Render every line of the records below as a Markdown table with the columns "No." and "Line," numbering the rows in order and skipping blank lines. Leave the pictures out.

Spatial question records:
┄┄┄┄┄┄
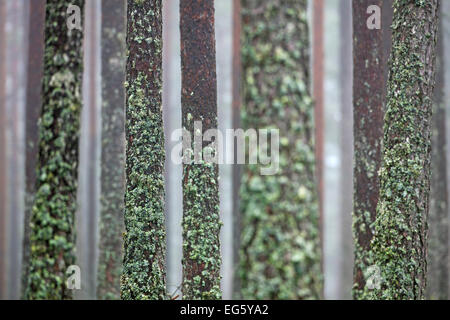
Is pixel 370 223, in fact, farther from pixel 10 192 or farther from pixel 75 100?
pixel 10 192

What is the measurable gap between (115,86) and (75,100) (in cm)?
520

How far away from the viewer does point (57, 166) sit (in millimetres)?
5902

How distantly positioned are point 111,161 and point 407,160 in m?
6.45

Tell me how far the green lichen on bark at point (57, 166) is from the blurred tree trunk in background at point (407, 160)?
374 cm

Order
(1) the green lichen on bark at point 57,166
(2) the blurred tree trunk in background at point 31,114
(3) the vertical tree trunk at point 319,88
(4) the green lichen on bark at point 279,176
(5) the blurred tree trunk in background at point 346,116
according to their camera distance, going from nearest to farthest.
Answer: (4) the green lichen on bark at point 279,176 → (1) the green lichen on bark at point 57,166 → (2) the blurred tree trunk in background at point 31,114 → (3) the vertical tree trunk at point 319,88 → (5) the blurred tree trunk in background at point 346,116

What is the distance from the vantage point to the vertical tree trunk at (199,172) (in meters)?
7.64

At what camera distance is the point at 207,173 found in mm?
7789

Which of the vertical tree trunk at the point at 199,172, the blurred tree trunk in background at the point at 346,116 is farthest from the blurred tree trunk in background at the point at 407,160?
the blurred tree trunk in background at the point at 346,116

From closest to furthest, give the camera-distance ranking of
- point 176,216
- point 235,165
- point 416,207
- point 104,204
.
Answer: point 416,207 → point 104,204 → point 235,165 → point 176,216

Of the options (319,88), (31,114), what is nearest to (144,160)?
(31,114)

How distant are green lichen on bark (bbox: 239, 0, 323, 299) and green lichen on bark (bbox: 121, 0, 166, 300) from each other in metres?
2.80

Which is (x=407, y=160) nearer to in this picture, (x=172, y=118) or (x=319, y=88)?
(x=319, y=88)

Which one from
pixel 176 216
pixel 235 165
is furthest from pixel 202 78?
pixel 176 216

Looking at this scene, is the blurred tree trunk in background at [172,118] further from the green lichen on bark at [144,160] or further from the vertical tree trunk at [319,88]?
the vertical tree trunk at [319,88]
┄┄┄┄┄┄
→ **Solution to this problem**:
| No. | Line |
|---|---|
| 1 | Is pixel 370 223, in fact, farther from pixel 10 192 or farther from pixel 75 100? |
| 2 | pixel 10 192 |
| 3 | What is the measurable gap between (115,86) and (75,100) (in cm)? |
| 4 | 520 |
| 5 | How far away from the viewer does point (57, 166) sit (in millimetres)? |
| 6 | 5902 |
| 7 | How distantly positioned are point 111,161 and point 407,160 in m? |
| 8 | 6.45 |
| 9 | Tell me how far the green lichen on bark at point (57, 166) is from the blurred tree trunk in background at point (407, 160)? |
| 10 | 374 cm |
| 11 | Order |
| 12 | (1) the green lichen on bark at point 57,166 |
| 13 | (2) the blurred tree trunk in background at point 31,114 |
| 14 | (3) the vertical tree trunk at point 319,88 |
| 15 | (4) the green lichen on bark at point 279,176 |
| 16 | (5) the blurred tree trunk in background at point 346,116 |
| 17 | according to their camera distance, going from nearest to farthest. |
| 18 | Answer: (4) the green lichen on bark at point 279,176 → (1) the green lichen on bark at point 57,166 → (2) the blurred tree trunk in background at point 31,114 → (3) the vertical tree trunk at point 319,88 → (5) the blurred tree trunk in background at point 346,116 |
| 19 | What is the distance from the vantage point to the vertical tree trunk at (199,172) (in meters)? |
| 20 | 7.64 |
| 21 | At what camera distance is the point at 207,173 found in mm? |
| 22 | 7789 |
| 23 | Which of the vertical tree trunk at the point at 199,172, the blurred tree trunk in background at the point at 346,116 is farthest from the blurred tree trunk in background at the point at 407,160? |
| 24 | the blurred tree trunk in background at the point at 346,116 |
| 25 | From closest to furthest, give the camera-distance ranking of |
| 26 | - point 176,216 |
| 27 | - point 235,165 |
| 28 | - point 416,207 |
| 29 | - point 104,204 |
| 30 | . |
| 31 | Answer: point 416,207 → point 104,204 → point 235,165 → point 176,216 |
| 32 | Of the options (319,88), (31,114), what is nearest to (144,160)? |
| 33 | (31,114) |
| 34 | How distant are green lichen on bark (bbox: 239, 0, 323, 299) and green lichen on bark (bbox: 121, 0, 166, 300) from each other in metres? |
| 35 | 2.80 |
| 36 | Which is (x=407, y=160) nearer to in this picture, (x=172, y=118) or (x=319, y=88)? |
| 37 | (x=319, y=88) |
| 38 | Which one from |
| 39 | pixel 176 216 |
| 40 | pixel 235 165 |
| 41 | is furthest from pixel 202 78? |
| 42 | pixel 176 216 |
| 43 | Looking at this scene, is the blurred tree trunk in background at [172,118] further from the green lichen on bark at [144,160] or further from the vertical tree trunk at [319,88]? |
| 44 | the vertical tree trunk at [319,88] |